▶ SOURCE DOCUMENT:
◆ ◆ ◆ ◆ ◆ ◆ ◆

Partial Readings: Kimani Gray and Police Violence

Partial Readings: Kimani Gray and Police Violence

Community support in East Flatbush. Photo by the author.

Last Saturday, two undercover police officers in an unmarked car approached a teenager walking down the street in his Brooklyn neighborhood of East Flatbush after he broke off from a group of friends. According to police reports, Kimani Gray, sixteen, pulled a .38-caliber revolver on the undercover cops, who proceeded to shoot eleven rounds at Gray, hitting him seven times. A number of parallel reports have suggested that Gray was merely pulling up his waistband when the officers—who were reportedly black and Hispanic but remain unidentified—opened fire. Gray was declared dead on arrival at a nearby hospital.

In the days since the shooting, community members and activists have staged nightly protests and vigils between the scene of the shooting and the NYPD’s 67th Precinct, which have been rowdy and even violent at times. Controversy over the explosion of the hashtag #BrooklynRiot on the first night of protests quickly caused Twitter users to downgrade to the more anodyne #BrooklynProtest.

Throughout the week, news sources have struggled to keep up. Of the limited media outlets covering the protests in detail, the Russian news site RT has been among the most consistent: see nights one, two, three, and four. Like other outlets—including major TV stations—they have derived most of their coverage from Twitter users and livestreamers on the scene.

◆ ◆ ◆ ◆ ◆ ◆ ◆

▶ DATASET ENTRIES:
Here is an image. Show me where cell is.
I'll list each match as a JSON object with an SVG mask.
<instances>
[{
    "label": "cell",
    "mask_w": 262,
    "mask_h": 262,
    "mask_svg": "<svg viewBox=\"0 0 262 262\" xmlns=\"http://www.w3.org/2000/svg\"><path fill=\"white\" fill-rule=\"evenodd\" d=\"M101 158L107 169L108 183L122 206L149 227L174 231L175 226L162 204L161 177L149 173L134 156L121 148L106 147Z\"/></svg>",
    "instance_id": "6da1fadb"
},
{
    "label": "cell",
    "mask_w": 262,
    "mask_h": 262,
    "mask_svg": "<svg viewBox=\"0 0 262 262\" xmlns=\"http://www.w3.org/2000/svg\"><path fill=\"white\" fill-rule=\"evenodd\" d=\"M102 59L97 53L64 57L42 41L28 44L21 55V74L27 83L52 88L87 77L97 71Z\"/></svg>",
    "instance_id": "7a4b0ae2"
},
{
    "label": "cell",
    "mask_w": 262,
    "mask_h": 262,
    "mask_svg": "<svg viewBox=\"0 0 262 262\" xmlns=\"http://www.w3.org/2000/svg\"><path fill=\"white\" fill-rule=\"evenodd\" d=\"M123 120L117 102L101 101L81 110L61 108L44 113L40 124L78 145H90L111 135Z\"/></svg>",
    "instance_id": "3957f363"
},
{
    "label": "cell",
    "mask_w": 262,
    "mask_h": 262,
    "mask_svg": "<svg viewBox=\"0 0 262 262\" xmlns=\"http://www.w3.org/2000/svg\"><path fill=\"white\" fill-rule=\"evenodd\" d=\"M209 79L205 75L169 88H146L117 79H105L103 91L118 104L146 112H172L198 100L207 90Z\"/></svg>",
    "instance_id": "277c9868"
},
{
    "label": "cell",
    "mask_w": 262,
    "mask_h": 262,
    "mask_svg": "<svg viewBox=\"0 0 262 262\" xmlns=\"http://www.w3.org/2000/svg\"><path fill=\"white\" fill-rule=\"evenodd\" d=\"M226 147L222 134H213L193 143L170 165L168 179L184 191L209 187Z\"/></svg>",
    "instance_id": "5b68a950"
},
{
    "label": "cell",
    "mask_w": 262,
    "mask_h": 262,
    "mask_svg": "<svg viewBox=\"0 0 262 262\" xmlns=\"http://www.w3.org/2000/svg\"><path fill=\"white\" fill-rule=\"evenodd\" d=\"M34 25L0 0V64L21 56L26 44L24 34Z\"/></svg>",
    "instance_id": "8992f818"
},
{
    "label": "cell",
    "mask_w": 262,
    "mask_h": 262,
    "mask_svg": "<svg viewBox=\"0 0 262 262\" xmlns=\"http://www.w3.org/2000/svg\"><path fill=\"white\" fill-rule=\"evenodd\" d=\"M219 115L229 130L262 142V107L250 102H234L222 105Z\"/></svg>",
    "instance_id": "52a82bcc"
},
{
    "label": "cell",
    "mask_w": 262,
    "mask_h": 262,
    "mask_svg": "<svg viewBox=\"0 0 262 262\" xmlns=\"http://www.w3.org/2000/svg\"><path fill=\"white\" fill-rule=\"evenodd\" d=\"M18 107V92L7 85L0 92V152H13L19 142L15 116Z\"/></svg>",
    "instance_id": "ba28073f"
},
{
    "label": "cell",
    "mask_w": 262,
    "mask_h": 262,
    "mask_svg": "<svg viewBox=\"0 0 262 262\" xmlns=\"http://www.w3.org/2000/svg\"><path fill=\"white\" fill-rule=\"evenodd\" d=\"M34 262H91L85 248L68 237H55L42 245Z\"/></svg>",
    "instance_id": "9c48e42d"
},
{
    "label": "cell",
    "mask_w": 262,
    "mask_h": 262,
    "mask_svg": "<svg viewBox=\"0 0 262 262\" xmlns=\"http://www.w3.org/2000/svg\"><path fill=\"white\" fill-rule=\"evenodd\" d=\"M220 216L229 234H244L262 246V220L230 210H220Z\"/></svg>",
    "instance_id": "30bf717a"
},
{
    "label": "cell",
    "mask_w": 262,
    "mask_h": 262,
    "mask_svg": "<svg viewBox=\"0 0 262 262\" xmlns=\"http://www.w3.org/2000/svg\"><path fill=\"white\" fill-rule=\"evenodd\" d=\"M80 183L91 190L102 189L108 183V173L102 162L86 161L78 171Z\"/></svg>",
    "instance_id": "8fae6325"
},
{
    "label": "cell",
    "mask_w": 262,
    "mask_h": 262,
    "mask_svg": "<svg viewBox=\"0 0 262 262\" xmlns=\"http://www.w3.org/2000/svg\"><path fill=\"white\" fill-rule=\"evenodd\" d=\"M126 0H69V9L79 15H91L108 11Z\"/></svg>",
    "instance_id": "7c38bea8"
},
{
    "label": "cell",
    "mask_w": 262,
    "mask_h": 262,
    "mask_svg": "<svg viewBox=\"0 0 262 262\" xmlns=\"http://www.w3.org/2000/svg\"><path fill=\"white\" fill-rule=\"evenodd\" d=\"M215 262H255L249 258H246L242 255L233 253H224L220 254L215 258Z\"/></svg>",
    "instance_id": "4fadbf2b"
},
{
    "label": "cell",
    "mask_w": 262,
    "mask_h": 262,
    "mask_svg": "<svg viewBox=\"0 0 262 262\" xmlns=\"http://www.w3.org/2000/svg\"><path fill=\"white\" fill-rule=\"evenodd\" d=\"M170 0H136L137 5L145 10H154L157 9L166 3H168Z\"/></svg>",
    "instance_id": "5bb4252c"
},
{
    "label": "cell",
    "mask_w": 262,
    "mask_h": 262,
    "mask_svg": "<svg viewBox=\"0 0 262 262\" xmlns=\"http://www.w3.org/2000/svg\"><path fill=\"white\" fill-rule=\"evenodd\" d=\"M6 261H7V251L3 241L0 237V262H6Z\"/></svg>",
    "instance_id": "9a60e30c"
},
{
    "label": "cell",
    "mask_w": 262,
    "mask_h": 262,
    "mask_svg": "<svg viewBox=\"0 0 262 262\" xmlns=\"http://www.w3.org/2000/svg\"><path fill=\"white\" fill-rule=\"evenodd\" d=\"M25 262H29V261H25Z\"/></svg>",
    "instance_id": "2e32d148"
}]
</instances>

◆ ◆ ◆ ◆ ◆ ◆ ◆

▶ SET OF TASKS:
A - Extract the passage of the article on Kimani Gray from "In the days" up to and including "on the scene.".
B - According to the article on Kimani Gray, how many rounds did the undercover officers fire at him?
The entries come from a different source than the article on Kimani Gray.

▶ ANSWERS PER TASK:
A -
In the days since the shooting, community members and activists have staged nightly protests and vigils between the scene of the shooting and the NYPD’s 67th Precinct, which have been rowdy and even violent at times. Controversy over the explosion of the hashtag #BrooklynRiot on the first night of protests quickly caused Twitter users to downgrade to the more anodyne #BrooklynProtest.

Throughout the week, news sources have struggled to keep up. Of the limited media outlets covering the protests in detail, the Russian news site RT has been among the most consistent: see nights one, two, three, and four. Like other outlets—including major TV stations—they have derived most of their coverage from Twitter users and livestreamers on the scene.

B - Eleven rounds.